On November 16th, the Midland Chamber of Commerce will hold its annual State of Education lunch. The topic is literacy in the Permian Basin. Please come and learn about the issue and what you can do in your sphere of influence to improve our condition.

The Literacy Coalition of the Permian Basin is working on behalf of our community to increase awareness of our regional literacy deficits and address those needs by building the capacity of local nonprofits and other institutions serving low-literate individuals. We do that through sub-granting, collaborations, training opportunities and advocacy.

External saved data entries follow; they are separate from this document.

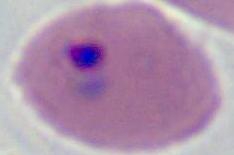

Summary:
  - Identification: Plasmodium
  - Modality: micrograph
  - Magnification: 400x or 1000x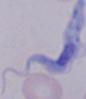
magnification: 1000x
modality: photomicrograph
identification: trypanosomeAssess this cell for malaria.
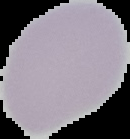

It is uninfected.

Summary:
  - Preparation: thin blood smear
  - Image size: 130×139 pixels
  - Image type: cell region segmented out of the field of view; surrounding area masked to blackIdentify the preparation type.
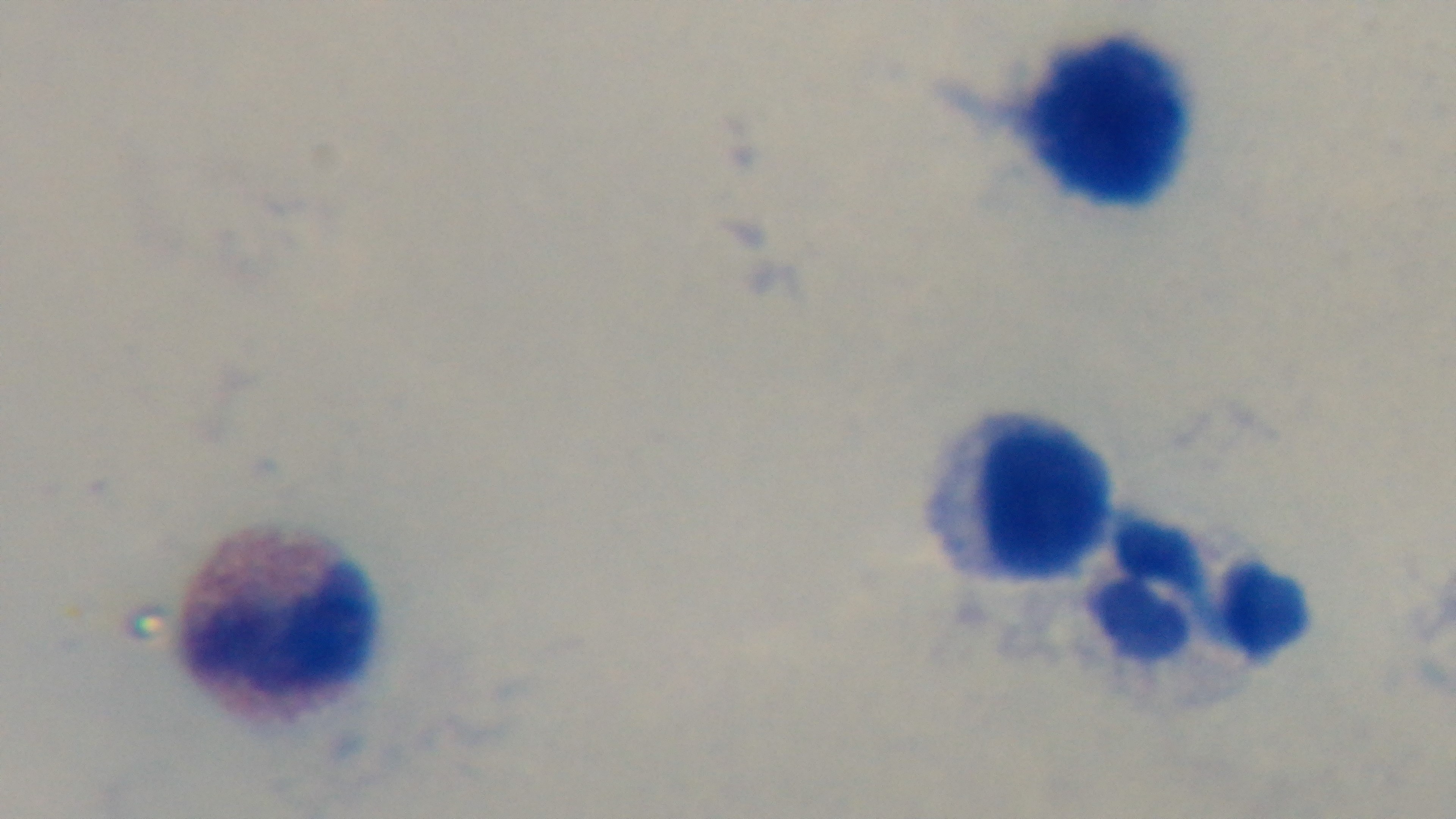

A thick smear.

Captured with a mounted 4K digital camera. Giemsa-stained. 100x oil-immersion objective. Single field of view. Malaria status: negative. Photomicrograph.Assess this cell for malaria.
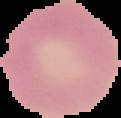
It is uninfected.

Summary:
  - Image size: 121×118 pixels
  - Preparation: thin blood smear
  - Image type: segmented cell region on a black background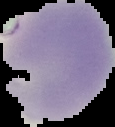

preparation = thin blood film
result = negative for Plasmodium parasites
image size = 115×127 pixels
image type = segmented cell region with the area outside set to black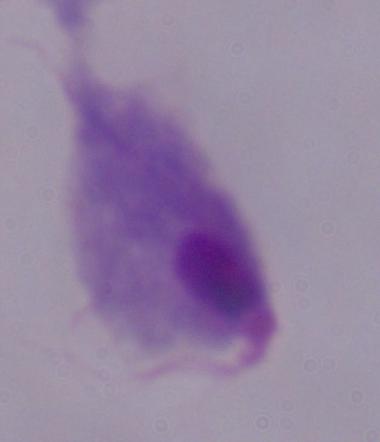
Captured at 1000x magnification. Photomicrograph. A trichomonad is seen.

A recent study by the American Institutes of Research quantified the literacy deficits of Midland County. The study reveals that over a 1/3 of adults in the Permian Basin read at or below a 3rd-grade level. In some counties in our area, that number climbs to 50%.

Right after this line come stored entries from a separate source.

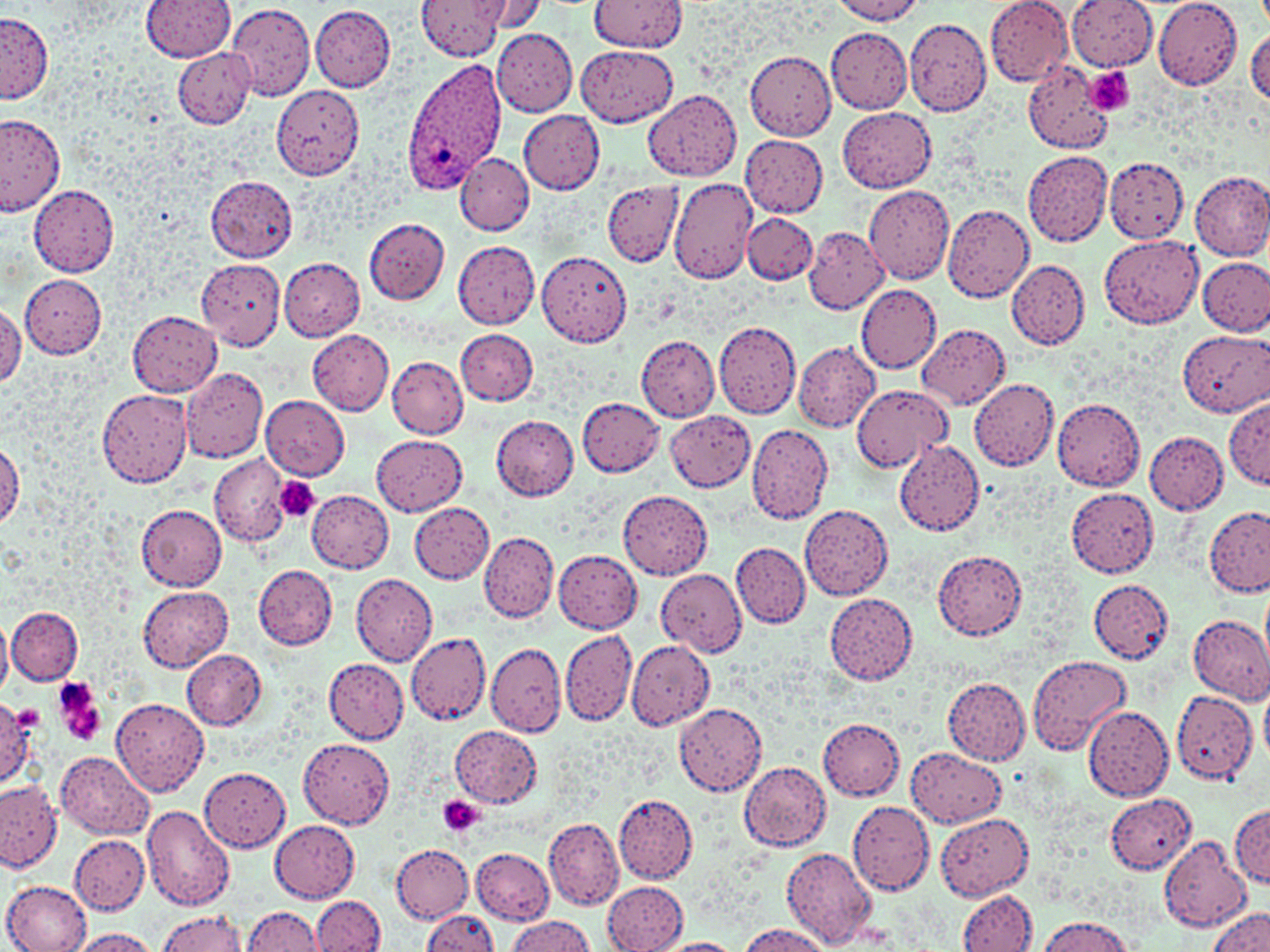
slide_level_diagnosis: Plasmodium ovale
image_size: 1270×952 pixels
preparation: thin blood film
magnification: 1000x
uninfected_red_blood_cell_locations: 'approximate bounding boxes as [x1, y1, x2, y2] in pixels: [419, 0, 508, 59], [478, 0, 549, 34], [831, 0, 925, 24], [985, 0, 1073, 86], [1066, 0, 1157, 72], [1154, 0, 1243, 90], [140, 1, 235, 60], [296, 1, 471, 81], [588, 1, 688, 52], [222, 4, 315, 101], [311, 5, 396, 92], [1, 12, 53, 104], [904, 18, 991, 115], [826, 27, 913, 112], [1246, 27, 1270, 106], [492, 29, 578, 116], [576, 44, 678, 127], [172, 47, 256, 129], [744, 51, 837, 139], [1024, 62, 1114, 154], [271, 85, 365, 180], [644, 90, 741, 180], [837, 107, 936, 192], [518, 109, 605, 194], [0, 112, 66, 217], [741, 135, 828, 217], [1023, 150, 1113, 246], [456, 154, 532, 235], [1105, 157, 1190, 242], [1190, 171, 1270, 260], [206, 177, 297, 261], [671, 177, 759, 283], [604, 182, 684, 265], [864, 184, 955, 284], [29, 185, 118, 274], [941, 206, 1034, 303], [742, 214, 816, 285], [364, 218, 450, 304], [803, 228, 888, 313], [1100, 234, 1204, 327], [453, 241, 541, 329], [536, 251, 632, 348], [279, 256, 365, 341], [1198, 256, 1270, 336], [197, 260, 285, 350], [1008, 261, 1089, 350], [20, 274, 107, 357], [856, 284, 942, 374], [0, 304, 24, 387], [128, 312, 221, 395], [714, 320, 802, 419], [918, 324, 1009, 408], [456, 329, 538, 406], [1179, 329, 1270, 418], [308, 330, 394, 415], [635, 333, 719, 421], [794, 342, 880, 431], [387, 358, 467, 438], [180, 367, 267, 463], [969, 378, 1059, 471], [849, 385, 954, 472], [97, 389, 193, 488], [260, 395, 350, 479], [577, 397, 665, 477], [1223, 397, 1270, 489], [1052, 400, 1146, 489], [665, 411, 755, 491], [491, 414, 579, 501], [746, 424, 833, 525], [1145, 432, 1228, 514], [372, 434, 467, 514], [0, 439, 22, 530], [895, 439, 985, 535], [210, 455, 292, 547], [1066, 488, 1159, 577], [307, 490, 394, 573], [617, 490, 712, 579], [409, 502, 495, 582], [799, 503, 893, 600], [137, 505, 227, 590], [1206, 506, 1270, 597], [480, 532, 558, 622], [730, 542, 810, 628], [554, 550, 641, 634], [933, 550, 1027, 640], [253, 565, 338, 649], [657, 569, 747, 656], [352, 575, 436, 665], [1088, 580, 1172, 664], [138, 587, 232, 670], [824, 593, 917, 684], [6, 607, 83, 685], [0, 614, 14, 698], [1188, 614, 1270, 702], [561, 630, 637, 726], [408, 635, 492, 729], [627, 640, 714, 731], [486, 643, 566, 737], [182, 649, 267, 731], [1026, 655, 1131, 756], [323, 658, 408, 742], [944, 678, 1031, 765], [1261, 685, 1270, 766], [1171, 688, 1259, 786], [1, 699, 39, 787], [111, 699, 209, 797], [674, 703, 766, 796], [1083, 707, 1174, 802], [818, 718, 906, 800], [451, 726, 541, 807], [299, 738, 393, 829], [907, 746, 1005, 828], [55, 750, 154, 841], [739, 759, 833, 851], [198, 765, 290, 852], [0, 780, 62, 873], [613, 792, 698, 883], [1105, 794, 1197, 873], [849, 802, 935, 895], [141, 803, 235, 911], [1231, 803, 1269, 887], [935, 812, 1034, 900], [543, 816, 624, 910], [270, 820, 360, 902], [70, 834, 149, 915], [1159, 838, 1249, 930], [391, 843, 473, 922], [473, 848, 555, 925], [783, 848, 876, 948], [3, 879, 90, 952], [602, 880, 687, 951], [959, 889, 1037, 951], [312, 895, 385, 952], [241, 906, 325, 952], [424, 908, 497, 951], [1206, 909, 1270, 952], [156, 910, 247, 952], [506, 916, 596, 952], [1038, 916, 1135, 951], [739, 925, 831, 952], [66, 928, 161, 952], [656, 938, 743, 952]'
platelet_locations: 'approximate bounding boxes as [x1, y1, x2, y2] in pixels: [1087, 67, 1134, 115], [275, 476, 319, 522], [56, 690, 107, 748], [438, 795, 483, 837]'
plasmodium_ovale_infected_red_blood_cell_locations: 'approximate bounding boxes as [x1, y1, x2, y2] in pixels: [401, 57, 508, 194]'
stain: May-Grünwald-Giemsa
modality: optical microscopy
field_of_view: one of a larger specimen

According to the same study, this deficit can slow economic growth, overall earnings and related business activity. Estimates show that the total economic cost to Texas of the shortfall in adults with Level 3 literacy in 2020 includes -$16.4 billion in annual gross product and over -186,000 jobs. Without intervention, these losses are projected to rise to -$67.5 billion in annual gross product and about -766,000 jobs by 2050.

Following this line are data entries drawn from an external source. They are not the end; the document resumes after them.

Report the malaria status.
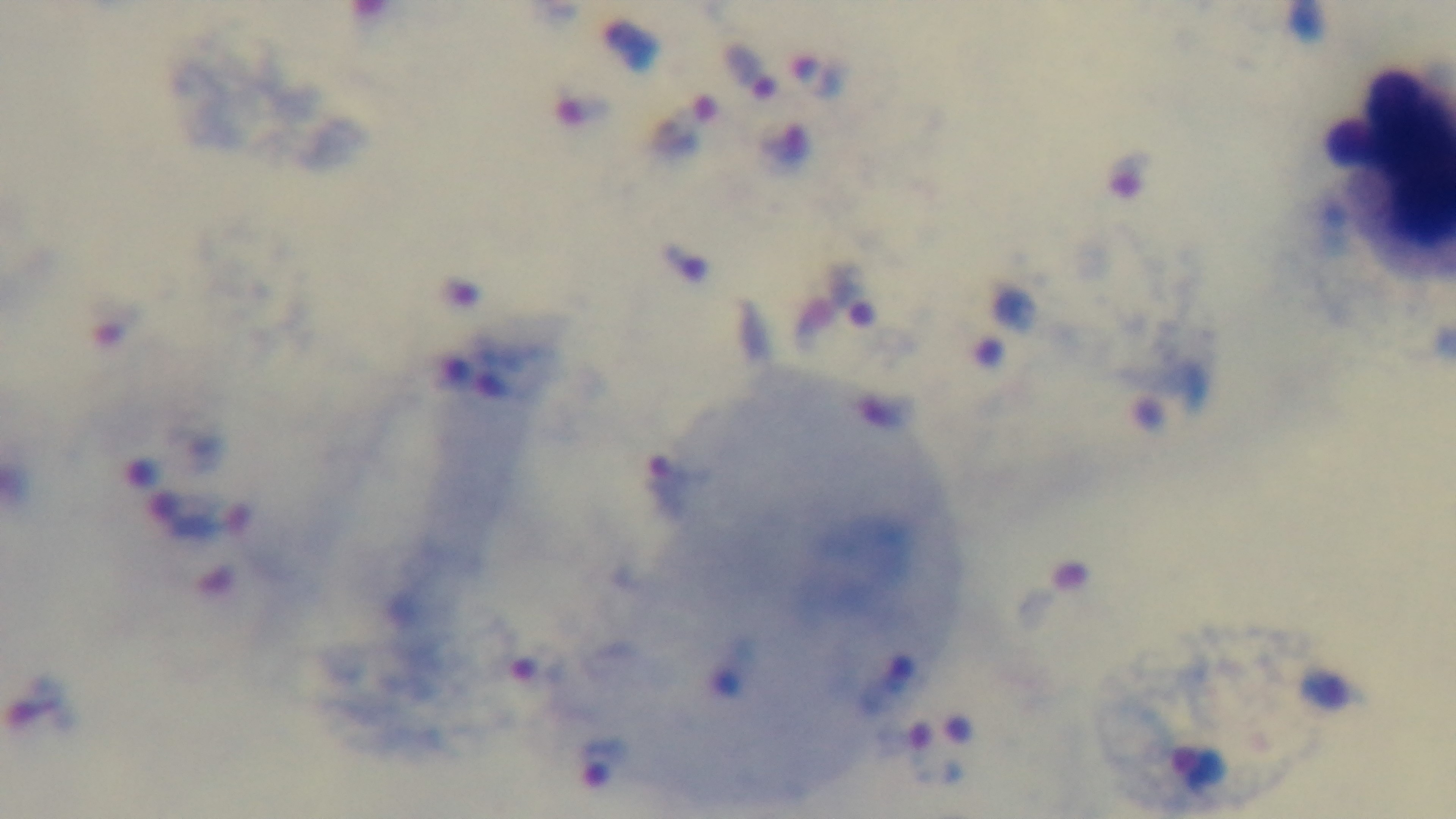
Infected.

{
  "preparation": "thick smear",
  "field_of_view": "single",
  "capture": "mounted 4K digital camera",
  "stain": "Giemsa",
  "objective": "100x oil immersion",
  "modality": "light microscopy"
}Classify this cell by malaria status.
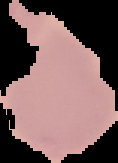

It is uninfected.

Segmented cell region on a black background. From a thin blood smear. Image is 118×163 pixels.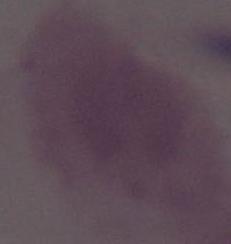 A red blood cell is shown. Micrograph. 1000x magnification.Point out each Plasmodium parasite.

The Texas Association of Workforce Boards has concluded that Texas faces a crisis in education and unless changes are quickly made, by 2040 Texas will experience a weakened economy, with an under-educated workforce that will be less attractive to businesses, decreasing tax base to fund state and local governmental services, and declining revenues to build and maintain infrastructure.

The Texas Higher Education Coordinating Board projects that by 2040, the Texas labor force will need 60% of all 25- to 34-year-olds — almost 2 million people — to hold industry-recognized certificates and college degrees. Only around 35% of this group currently has those qualifications. It’s predicted that technology will replace around 20% of workers with the lowest literacy.

For every dollar spent on adult illiteracy, society reaps $7.14 in returns — whether through increased revenues or decreased expenditures.

Now that you know, join us on November 16th and learn what you can do to help.